I went to the doctor this morning for blood work, baseline (internal) ultrasound and a consult with the nurse about the treatment plan. First I have to say, I love my clinic. The IVF nurses are so nice – the one I saw today totally took the time to sit with me for 30 minutes and go over everything and was so sympatric about losing all of the embryos last time.
She said that on the treatment plan for this cycle it says that the oxygen level for the embryos are to be at 5% - she said that the doctor would only write that if he thought that might have been a contributing factor last time (it’s always at 20%. 5% is what it is inside the womb). Also in the notes it said that upon review of the case they feel that my follicles matured too fast last time and I was triggered too late – that when they did the retrieval they thought that my eggs were too large. So along with the new medication protocol, the 5% oxygen for the embryos I am going to be triggered a day earlier this time (triggering means a shot of HCG which will force the follicles to release the eggs. I will also do a shot of Follistem that evening too).
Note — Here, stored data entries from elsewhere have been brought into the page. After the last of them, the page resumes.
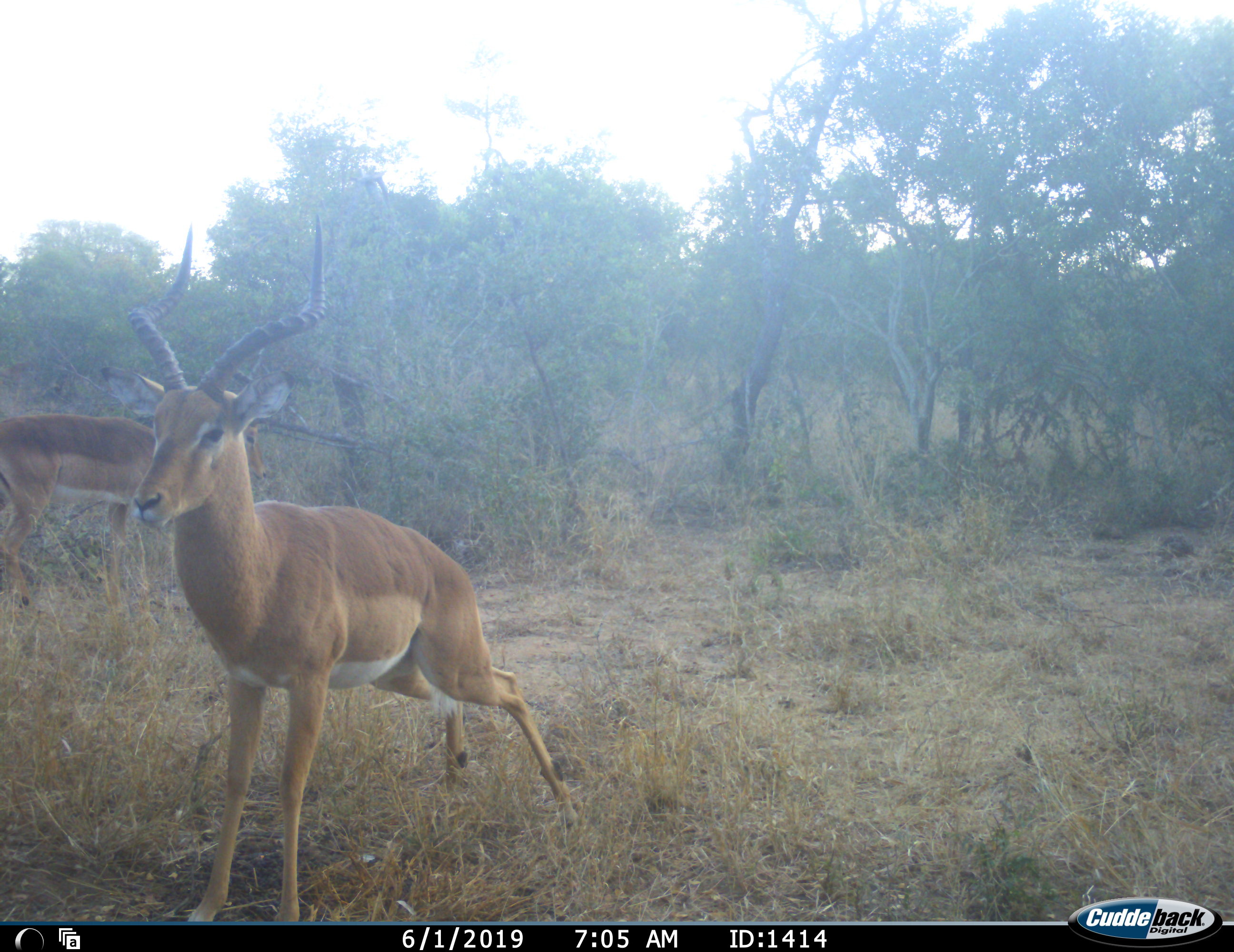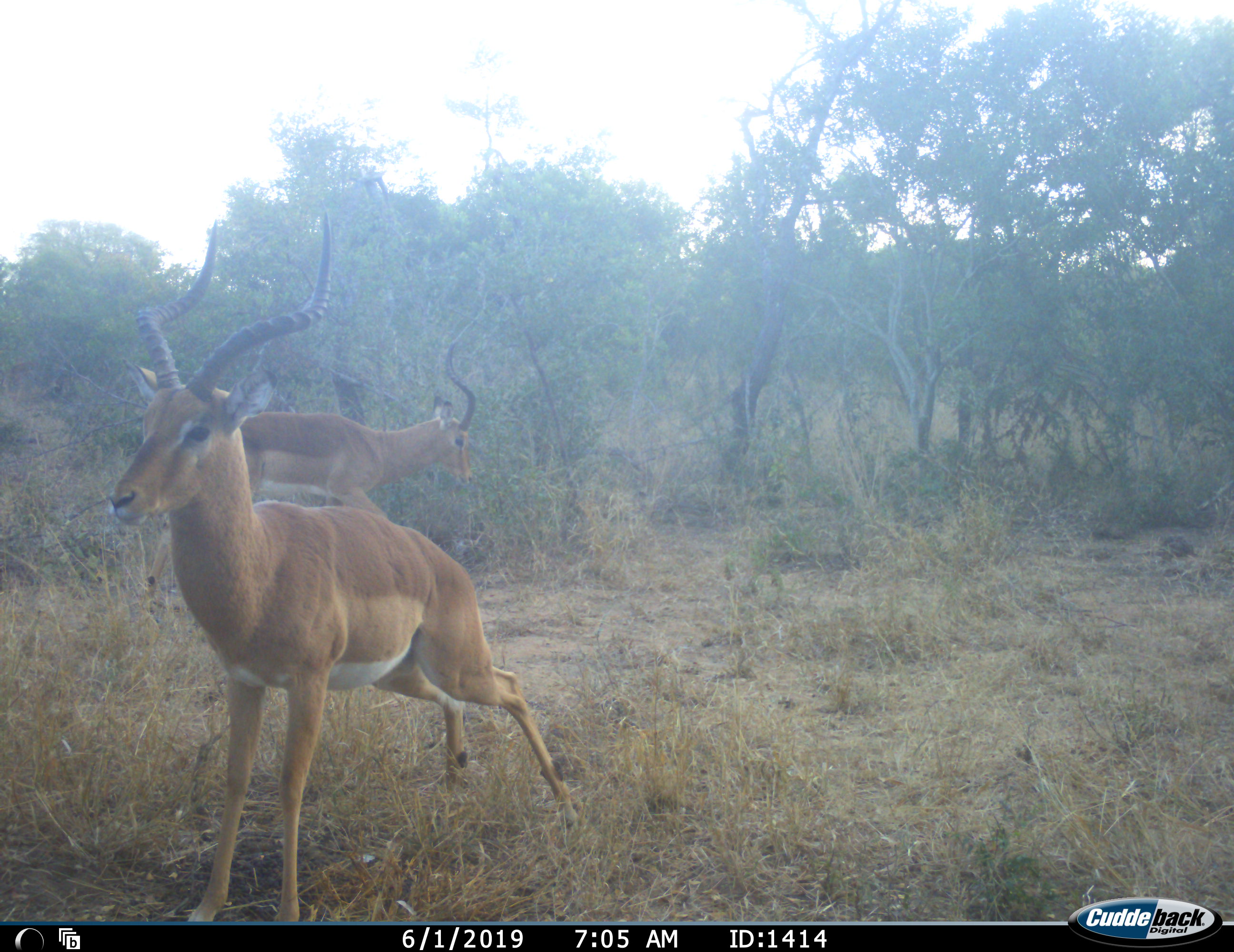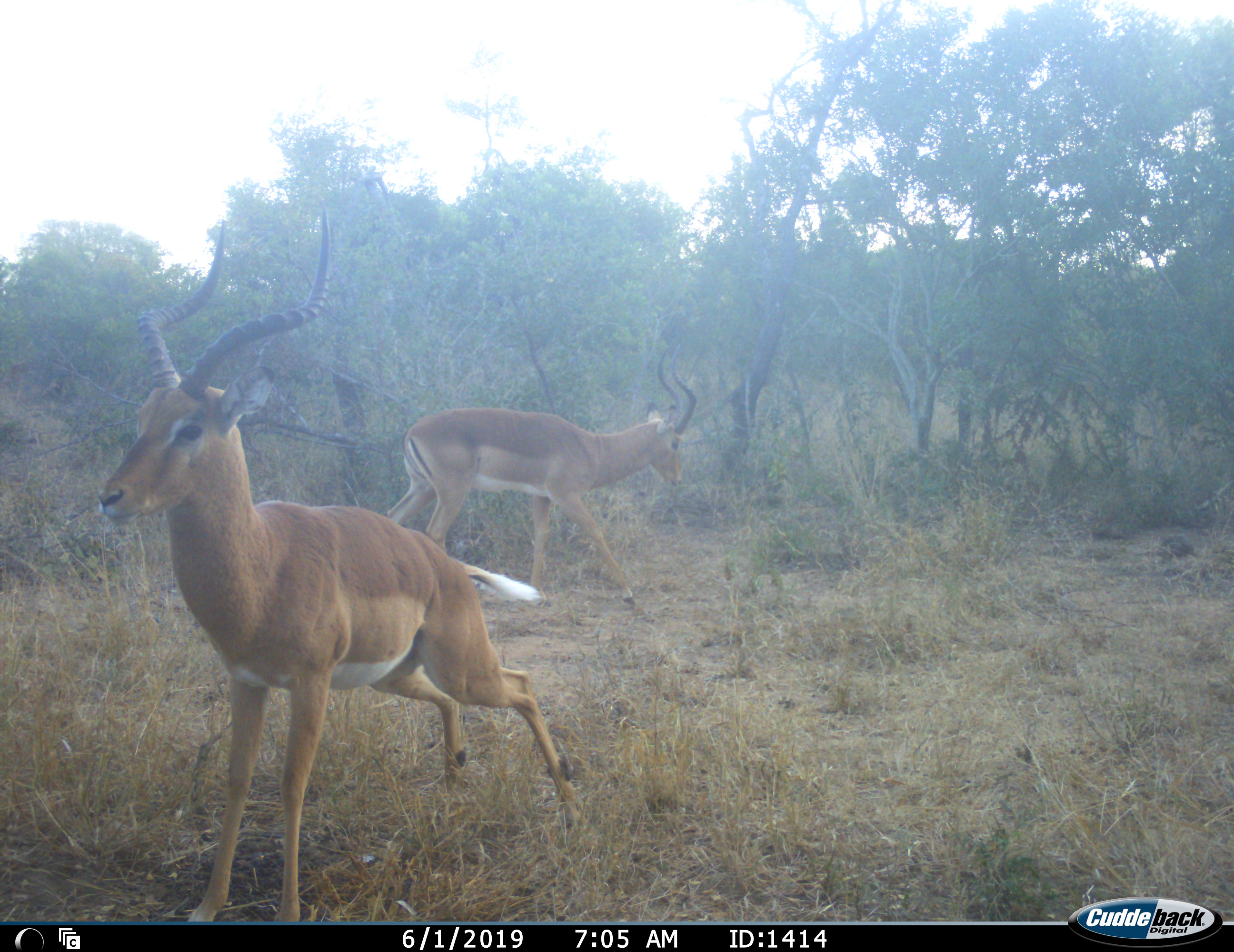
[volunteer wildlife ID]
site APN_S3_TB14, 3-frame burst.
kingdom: Animalia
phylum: Chordata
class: Mammalia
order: Artiodactyla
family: Bovidae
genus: Aepyceros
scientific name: Aepyceros melampus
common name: impala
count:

So let’s talk about the meds… I will be giving myself 3 (THREE!) shots a night. Last time it was one. I have never given myself more than one shot at a time. Oh boy – I am going to run out of room on my abdomen! I’ll be doing 5iu of Lupron, 150iu of Follistem and 75iu of Menopur (starting tonight). I go back for blood work on Monday (cd4) and then blood work and ultrasound on Wednesday (cd6). Last time I triggered on cd9 because my follicles matured quicker than they thought, it’s usually 12-16 days. So who knows when I’ll trigger this time? I’m not sure when my ER or ET will be (egg retrieval / embryo transfer). I’m both excited and nervous… I am happy we are finally getting the process started but I’m of course nervous because of what happened last time. I’ll also start the castor oil packs tonight… can’t wait to see hubs reaction to that! He’s usually is like,” what… are you doing?” Then I tell him whatever crazy thing I am doing and why and he just rolls his eyes – HA!
I’ll keep you posted - xo
Wednesday, May 8, 2013
But I cannot stop looking up pregnancy.
I am telling myself that I am trying to calm my fears about the possibility of twins. I’m telling myself that I am thinking positive and preparing for what IS GOING to happen. I am telling myself I needn’t worry how I’ll feel if this doesn’t work this time because it IS GOING to work. I am trying not to think about what happened last time after our egg retrieval. I am trying to think about it ALL working. I’m trying to think about this miracle happening for us and this 29 month journey through heartbreak and infertility will be over soon because I will finally be pregnant.
Pregnant for the long haul.
Beautiful, happy, healthy baby(ies) growing in my womb.
I think about all the people I know who just had to go off the pill and then try a couple times (and a handful only had to wait one or two months) and they were pregnant like that
How does that feel?
How does it feel to just decide to have a baby, to have a beautiful miracle, and it just
I have to believe that this will be our turn. This will be the time when we will get our miracle.
Friday, May 3, 2013
I keep trying to tell myself that this is the kind of thinking that stresses me out and is exactly what I am trying to avoid. I need to just let it go and not let myself get sad. But it’s just so hard when my two good friends here in the office (M&M) are literally days away from their due dates and I work very closely with them on a daily basis. You’d think I’d be over the belly envy but when I see another, and then yet another pregnant belly around the office… I can’t help but be sad.
I need to have hope. I need to be hopeful.
I got a text from a good friend of mine the other day and she said, I sent you a little something in the mail, you should get it in a day or two. I had no idea what to expect… then this showed up…
It absolutely floored me how thoughtful and sweet this was. It’s exactly what I needed – it’s exactly what I need to remind myself of on a daily basis. I need to have hope. I need to believe in miracles. I need to believe that this can and will happen for us. I need to have faith in our doctor and his team… I need to have faith in God that we will be granted this wish that we want oh so deeply.